Brief:
Select every line of the records below that contains the string "closer". Case counts.

Data rows:
Start

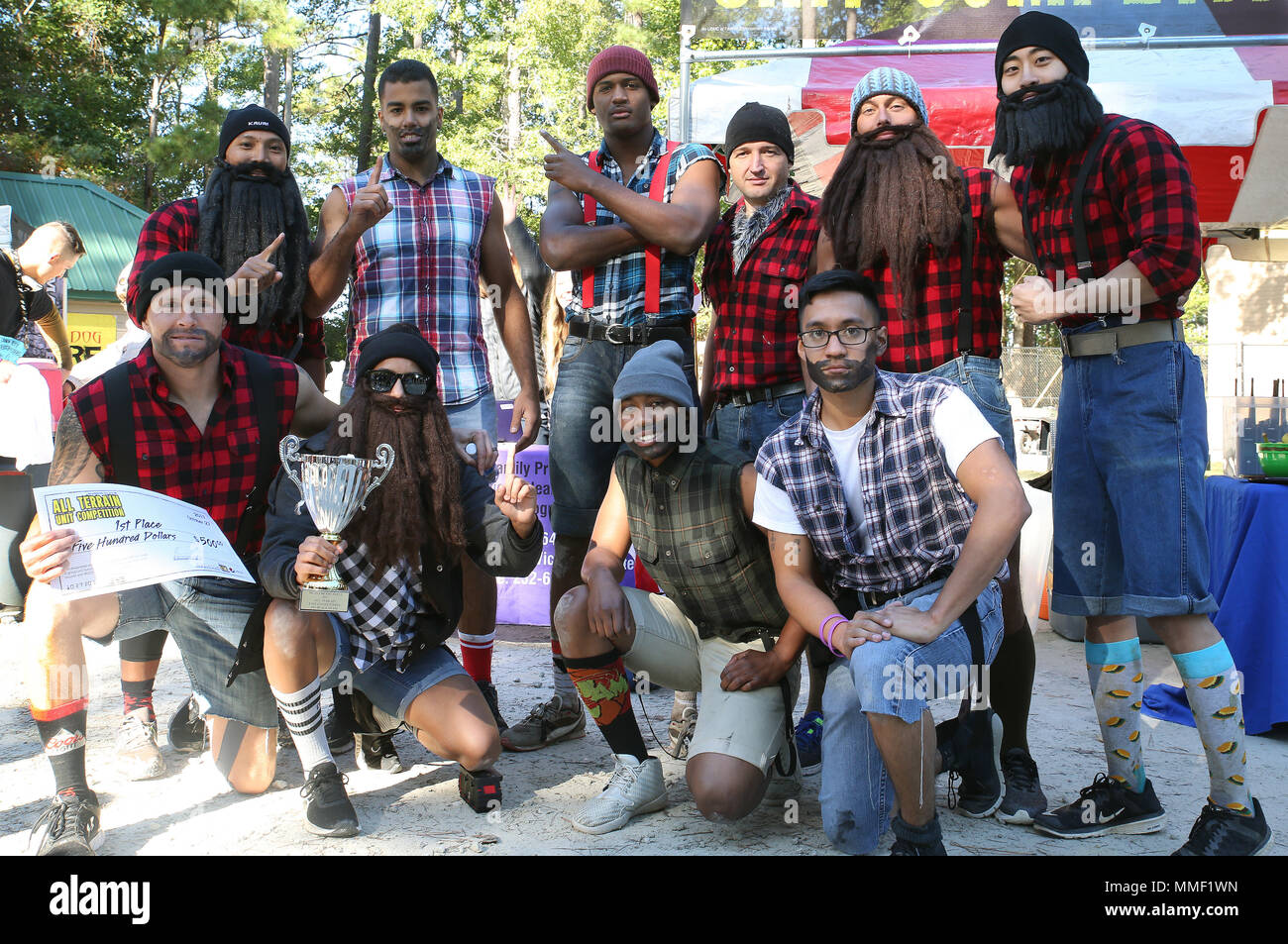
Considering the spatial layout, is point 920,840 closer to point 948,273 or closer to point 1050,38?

End
Start

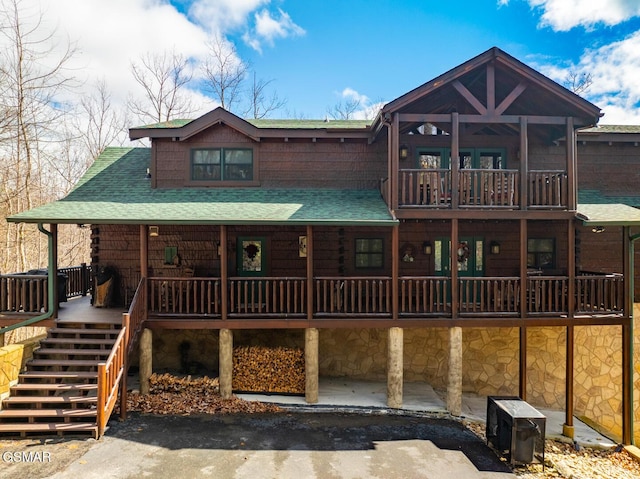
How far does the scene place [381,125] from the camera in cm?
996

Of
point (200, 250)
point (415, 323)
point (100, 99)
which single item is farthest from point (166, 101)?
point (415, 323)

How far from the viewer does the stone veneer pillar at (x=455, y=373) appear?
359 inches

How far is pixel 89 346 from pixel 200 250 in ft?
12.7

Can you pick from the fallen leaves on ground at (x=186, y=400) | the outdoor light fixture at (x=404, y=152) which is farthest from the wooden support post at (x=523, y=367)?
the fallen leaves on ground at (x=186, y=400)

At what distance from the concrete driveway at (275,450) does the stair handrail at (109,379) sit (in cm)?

End
Start

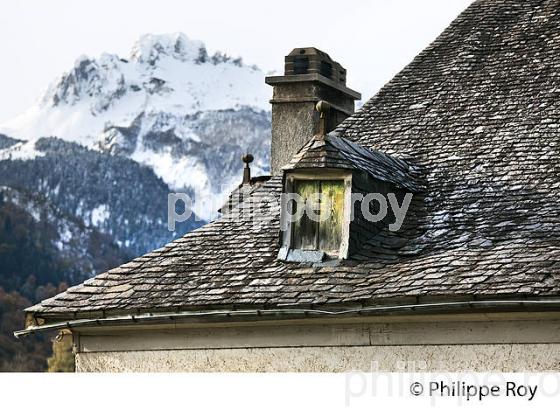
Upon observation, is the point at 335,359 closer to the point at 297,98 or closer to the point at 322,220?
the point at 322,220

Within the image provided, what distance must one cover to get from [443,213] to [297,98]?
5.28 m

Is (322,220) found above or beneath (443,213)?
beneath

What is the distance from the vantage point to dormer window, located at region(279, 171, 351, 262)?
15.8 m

End

Response to this task:
Considering the spatial layout, is point 920,840 closer to point 948,273 or closer to point 1050,38?
Upon observation, is the point at 335,359 closer to the point at 297,98 or closer to the point at 322,220?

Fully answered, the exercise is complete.